- Born: Khalid bin Ahmed Al Hud Al Gargani 1882 Tripoli, Ottoman Empire
- Died: 1971 (aged 88–89)
- Other names: Khalid Al Hud
- Occupation: Merchant
- Years active: 1910s–1950s
- Known for: Advisor of King Abdulaziz

= Khalid Al Hud Al Gargani =

Libyan businessman and advisor to Saudi King Abdulaziz (1882–1971)

Khalid Al Hud Al Gargani, also known as Khalid Al Hud, (خالد بن أحمد القرقني; 1882–1971) was a Libyan businessman and one of the most influential advisors of King Abdulaziz, founder of the Kingdom of Saudi Arabia in 1932.

==Early life and education==
Khalid Al Hud was born in Tripoli in 1882. His ancestors were migrated from Yemen to Tunisia, and his family members were merchants and had a role in the city's administration.
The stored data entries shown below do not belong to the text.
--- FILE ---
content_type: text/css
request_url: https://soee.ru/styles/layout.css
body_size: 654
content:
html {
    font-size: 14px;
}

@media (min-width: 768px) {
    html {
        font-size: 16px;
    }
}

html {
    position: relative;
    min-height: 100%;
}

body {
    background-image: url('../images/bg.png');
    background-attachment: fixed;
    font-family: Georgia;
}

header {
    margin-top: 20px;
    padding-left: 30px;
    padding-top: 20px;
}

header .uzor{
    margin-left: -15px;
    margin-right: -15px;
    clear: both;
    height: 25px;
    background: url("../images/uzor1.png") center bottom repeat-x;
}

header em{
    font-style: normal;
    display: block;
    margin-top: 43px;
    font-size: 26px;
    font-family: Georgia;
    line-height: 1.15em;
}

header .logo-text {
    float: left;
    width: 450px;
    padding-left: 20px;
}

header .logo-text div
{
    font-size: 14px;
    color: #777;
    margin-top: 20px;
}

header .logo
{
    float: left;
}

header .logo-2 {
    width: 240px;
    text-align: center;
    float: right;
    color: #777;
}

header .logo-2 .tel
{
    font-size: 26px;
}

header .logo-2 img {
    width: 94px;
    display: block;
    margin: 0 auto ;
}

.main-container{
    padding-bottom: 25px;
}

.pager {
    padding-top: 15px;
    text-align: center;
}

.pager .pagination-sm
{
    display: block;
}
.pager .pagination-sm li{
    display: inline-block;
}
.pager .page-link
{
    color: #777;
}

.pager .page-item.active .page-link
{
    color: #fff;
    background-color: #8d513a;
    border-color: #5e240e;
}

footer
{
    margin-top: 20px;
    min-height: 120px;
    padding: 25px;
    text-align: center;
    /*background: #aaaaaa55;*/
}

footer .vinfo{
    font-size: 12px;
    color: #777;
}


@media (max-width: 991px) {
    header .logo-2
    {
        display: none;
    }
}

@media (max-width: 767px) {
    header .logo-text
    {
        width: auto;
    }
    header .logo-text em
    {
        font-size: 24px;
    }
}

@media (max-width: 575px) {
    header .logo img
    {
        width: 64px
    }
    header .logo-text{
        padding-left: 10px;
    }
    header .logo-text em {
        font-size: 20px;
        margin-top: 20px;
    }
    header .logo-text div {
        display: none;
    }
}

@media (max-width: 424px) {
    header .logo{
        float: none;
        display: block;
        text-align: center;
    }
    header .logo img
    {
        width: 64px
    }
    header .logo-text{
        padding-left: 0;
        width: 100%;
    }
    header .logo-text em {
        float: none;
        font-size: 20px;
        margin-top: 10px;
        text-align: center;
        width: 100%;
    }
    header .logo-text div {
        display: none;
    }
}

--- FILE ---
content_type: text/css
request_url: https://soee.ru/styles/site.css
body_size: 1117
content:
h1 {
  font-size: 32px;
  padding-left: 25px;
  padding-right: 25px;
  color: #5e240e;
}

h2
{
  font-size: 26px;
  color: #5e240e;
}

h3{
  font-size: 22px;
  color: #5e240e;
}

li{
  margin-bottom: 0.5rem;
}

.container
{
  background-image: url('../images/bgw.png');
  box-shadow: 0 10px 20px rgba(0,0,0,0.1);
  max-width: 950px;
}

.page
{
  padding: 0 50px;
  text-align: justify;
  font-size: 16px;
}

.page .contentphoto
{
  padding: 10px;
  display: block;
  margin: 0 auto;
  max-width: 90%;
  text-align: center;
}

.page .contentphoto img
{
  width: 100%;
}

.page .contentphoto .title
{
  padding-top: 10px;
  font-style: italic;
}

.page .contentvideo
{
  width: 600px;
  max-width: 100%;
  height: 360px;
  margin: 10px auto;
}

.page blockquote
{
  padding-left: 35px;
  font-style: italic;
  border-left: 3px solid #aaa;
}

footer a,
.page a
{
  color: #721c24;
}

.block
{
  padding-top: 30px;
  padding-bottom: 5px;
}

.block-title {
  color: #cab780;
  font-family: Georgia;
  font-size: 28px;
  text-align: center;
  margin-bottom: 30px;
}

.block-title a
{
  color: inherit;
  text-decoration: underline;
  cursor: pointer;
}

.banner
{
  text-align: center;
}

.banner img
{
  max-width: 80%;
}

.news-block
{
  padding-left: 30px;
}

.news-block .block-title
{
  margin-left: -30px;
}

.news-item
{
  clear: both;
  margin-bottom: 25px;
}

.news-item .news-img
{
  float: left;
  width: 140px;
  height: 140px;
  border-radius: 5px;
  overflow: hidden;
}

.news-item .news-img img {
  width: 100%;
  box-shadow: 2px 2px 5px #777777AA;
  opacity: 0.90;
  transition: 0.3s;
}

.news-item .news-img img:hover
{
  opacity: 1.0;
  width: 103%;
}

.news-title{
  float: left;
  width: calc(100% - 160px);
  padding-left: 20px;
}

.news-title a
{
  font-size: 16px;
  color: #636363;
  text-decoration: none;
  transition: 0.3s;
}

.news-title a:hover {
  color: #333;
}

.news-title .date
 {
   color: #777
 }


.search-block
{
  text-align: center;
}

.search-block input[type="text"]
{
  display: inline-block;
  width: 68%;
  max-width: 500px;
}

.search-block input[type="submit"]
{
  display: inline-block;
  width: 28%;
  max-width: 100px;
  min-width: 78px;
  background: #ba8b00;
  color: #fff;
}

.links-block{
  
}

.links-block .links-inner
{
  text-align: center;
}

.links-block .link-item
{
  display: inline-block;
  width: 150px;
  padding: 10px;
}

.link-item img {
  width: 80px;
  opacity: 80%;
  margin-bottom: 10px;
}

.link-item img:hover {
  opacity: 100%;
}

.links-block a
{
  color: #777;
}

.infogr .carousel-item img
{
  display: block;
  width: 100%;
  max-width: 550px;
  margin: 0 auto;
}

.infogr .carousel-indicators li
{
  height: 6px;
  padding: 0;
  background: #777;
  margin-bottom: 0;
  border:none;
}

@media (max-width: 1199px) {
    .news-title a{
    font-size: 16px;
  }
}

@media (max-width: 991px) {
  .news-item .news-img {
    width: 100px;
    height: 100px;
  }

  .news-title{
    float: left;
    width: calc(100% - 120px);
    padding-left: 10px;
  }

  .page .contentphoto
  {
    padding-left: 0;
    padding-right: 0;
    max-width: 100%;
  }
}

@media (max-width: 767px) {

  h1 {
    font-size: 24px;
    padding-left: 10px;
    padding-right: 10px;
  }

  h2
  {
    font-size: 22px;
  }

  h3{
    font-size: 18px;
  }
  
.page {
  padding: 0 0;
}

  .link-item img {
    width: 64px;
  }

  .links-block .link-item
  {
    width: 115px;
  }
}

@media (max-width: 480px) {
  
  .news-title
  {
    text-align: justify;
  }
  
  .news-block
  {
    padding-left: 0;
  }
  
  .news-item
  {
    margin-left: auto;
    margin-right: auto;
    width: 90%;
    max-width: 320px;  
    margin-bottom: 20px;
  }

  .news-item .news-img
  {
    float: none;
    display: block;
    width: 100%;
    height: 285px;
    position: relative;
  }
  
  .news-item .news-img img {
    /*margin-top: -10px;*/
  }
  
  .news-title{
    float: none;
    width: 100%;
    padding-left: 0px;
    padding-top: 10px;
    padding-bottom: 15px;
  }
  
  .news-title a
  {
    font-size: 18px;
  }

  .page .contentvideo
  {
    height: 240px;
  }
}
His grandfather, Ali Al Gargani, was the sheikh of Tripoli during the Ottoman era.

Khalid was educated in Tripoli and graduated from the Al Rashidiyah school.

==Career and activities==
Following his graduation Khalid Al Hud was appointed by the Ottomans as district governor of the Al Nawahi Al Arba’a region near Tripoli which he held until the Italian invasion of Libya in 1911. He fought against the Italians together with the Ottoman forces. He visited Moscow in 1917 to celebrate the Bolshevik Revolution. He was a member of the Libyan delegation that was sent to Rome after the Gharyan Conference in 1920. He attended the Anti-Colonial Conference held in Moscow in June 1921. Following this conference he went to Tunisia and continued his opposition activities against the Italians and went to Egypt in 1924. However, he had to leave Egypt due to threats of the Italians and settled in Istanbul, Turkey, where he obtained Turkish citizenship.
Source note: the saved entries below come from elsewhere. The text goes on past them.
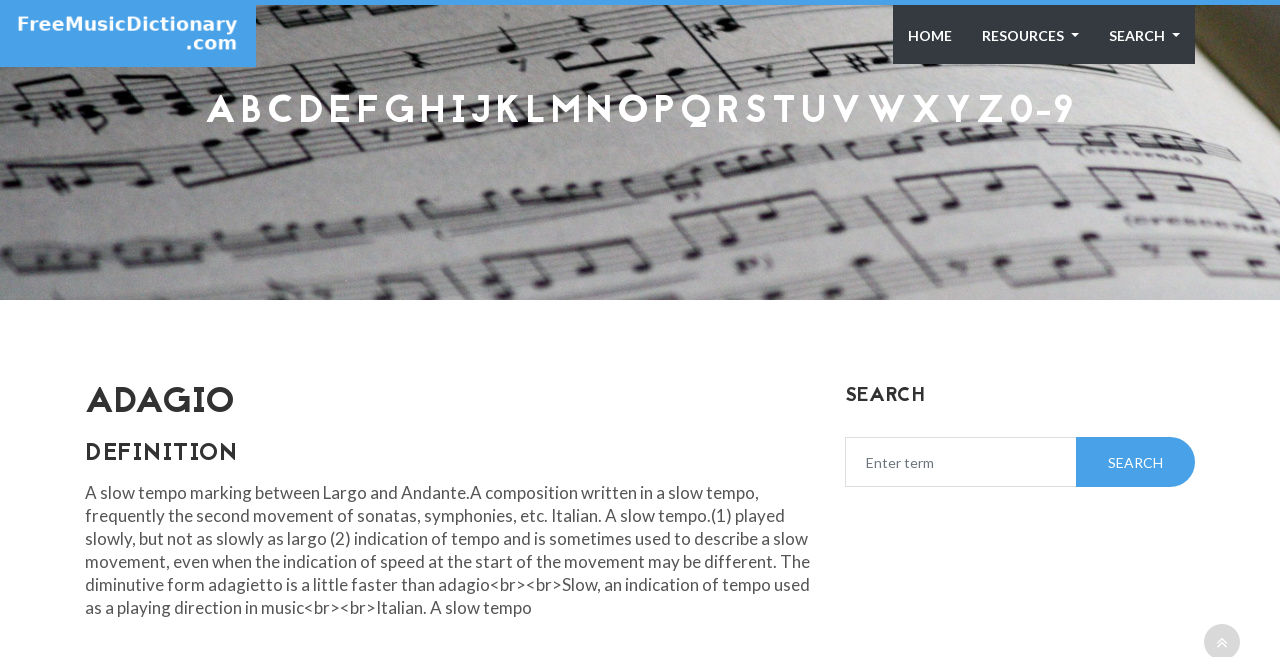

--- FILE ---
content_type: text/html; charset=utf-8
request_url: https://www.google.com/recaptcha/api2/aframe
body_size: 266
content:
<!DOCTYPE HTML><html><head><meta http-equiv="content-type" content="text/html; charset=UTF-8"></head><body><script nonce="nmn3XcQk3fcV8gTe_cDTQw">/** Anti-fraud and anti-abuse applications only. See google.com/recaptcha */ try{var clients={'sodar':'https://pagead2.googlesyndication.com/pagead/sodar?'};window.addEventListener("message",function(a){try{if(a.source===window.parent){var b=JSON.parse(a.data);var c=clients[b['id']];if(c){var d=document.createElement('img');d.src=c+b['params']+'&rc='+(localStorage.getItem("rc::a")?sessionStorage.getItem("rc::b"):"");window.document.body.appendChild(d);sessionStorage.setItem("rc::e",parseInt(sessionStorage.getItem("rc::e")||0)+1);localStorage.setItem("rc::h",'1769910264819');}}}catch(b){}});window.parent.postMessage("_grecaptcha_ready", "*");}catch(b){}</script></body></html>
Then Khalid was involved in business, and his representatives began to engage in trade in Hejaz in 1929. He had contacts with German companies in the 1930s. These were established at the request of Saudi King Abdulaziz, and Khalid's business partner in these activities was Lebanese Druze politician Shakib Arslan.

Khalid became part of the eight-member political committee at the Saudi royal court in 1930. He was the principal envoy of the King in regard to the procurement of arms from the European states. A meeting was planned with the Italian officials for this purpose in 1937, but Khalid Al Hud could not attend the meeting due to his illness. He was sent to Germany as an emissary of the King to negotiate the arm sales in 1939. There he met with Joachim von Ribbentrop, Nazi's foreign minister, on 8 June. During the meeting Khalid Al Hud asked the Germans to establish a small rifle and munitions factory in Saudi Arabia and to sell the armoured cars and anti-aircraft weapons to strengthen the Kingdom's defense. He met with Adolf Hitler in Berchtesgaden, Germany, on 17 June. He submitted a personal letter from King Abdulaziz to Hitler who stated in the meeting that Nazi Germany would be pleased to have good relations with Saudi Arabia due to the fact that both states had the same opponents, Jewish people. Khalid Al Hud's mission was a success in that the Germans agreed to provide weapons that Saudi Arabia requested. However, any agreement was signed and therefore, the mission was not materialized partly due to the outbreak of World War II on 3 September 1939. Reports of the Gargani's meetings with Hitler and other senior Nazi officials were shared with Reader Bullard who was the British ambassador to Saudi Arabia.

King Abdulaziz asked him to head the political division of the Royal Court in 1944, but Khalid did not accept this position. However, he continued to serve at the court until the death of the King in 1953 and returned to Libya where he bought a farm in the Ain Zara area shortly after King Saud succeeded his father. Khalid kept his Turkish citizenship until 1955 when he was granted Saudi citizenship.

==Personal life, death and legacy==
Khalid Al Hud was fluent in French, Italian and Turkish. He was married and had two sons and seven daughters. One of his daughters married Abdul Rahman Azzam Pasha, an Egyptian diplomat.

Khalid died in 1971.

A street in Riyadh, Saudi Arabia, was named after Khalid Al Hud.